確かに、中国での展開はいろいろなリスクがあります。しかし、一番の問題は、やはり「人」同士の関係です。関係といっても、単なる「雇用者-被雇用者」という契約関係ではなく、1対1の人間関係を構築することが大事だと思います。
ゾーホージャパンは、中国だけでなくアメリカやインドと密接に連携をして仕事を進めています。仕事を進めるうえでは、国別に人材の質を測るのではなく、いかに優秀な人材を引き寄せるための処遇をするかが重要です。とはいっても、優秀な人材の採用に関しては、相当な工夫が必要です。

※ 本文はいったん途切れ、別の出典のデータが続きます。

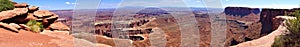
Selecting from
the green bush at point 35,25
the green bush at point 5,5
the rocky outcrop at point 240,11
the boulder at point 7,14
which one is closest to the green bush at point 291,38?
the green bush at point 35,25

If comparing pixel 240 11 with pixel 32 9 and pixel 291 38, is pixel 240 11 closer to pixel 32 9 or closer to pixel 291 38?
pixel 32 9

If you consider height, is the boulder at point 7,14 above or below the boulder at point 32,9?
above

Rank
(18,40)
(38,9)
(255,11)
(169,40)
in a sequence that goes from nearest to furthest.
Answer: (18,40) → (38,9) → (169,40) → (255,11)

例えば、インド・チェンナイのゾーホー開発拠点では現在、約1300名が働いています。しかし、いわゆる通常のインド人エリート層は、なかなかベンチャー企業には来てくれません。なぜなら、IIT(インド工科大学)などを卒業するインド人エリートエンジニアは、いわば日本の新卒に近い「大手志向」を持っているからです。卒業後は、当然のようにタタ・グループやインフォシス・テクノロジーズなど、いわゆるIndian Giants(インドの巨人)に続々と就職していってしまいます。
インドで社内大学を設立——グローバル人材はここで育てる
山下氏 インドにおける大卒・優秀人材の採用の難しさに対応するために、当グループでは10年ほど前から「Zoho University」という社内大学を運営しています。ここで勉学を修めた学生のうち半数ほどを、ゾーホーが採用しています。Zoho Universityに入学するのは、「能力はあるが勉強を続けられないインド人高卒」です。大学といっていますが、ゾーホーは在籍者にわずかではありますが給与を支払っています。なぜなら、インドでは勉強を続けるお金がない人、家計を従えるために早くから働く若者の数が非常に多いからです。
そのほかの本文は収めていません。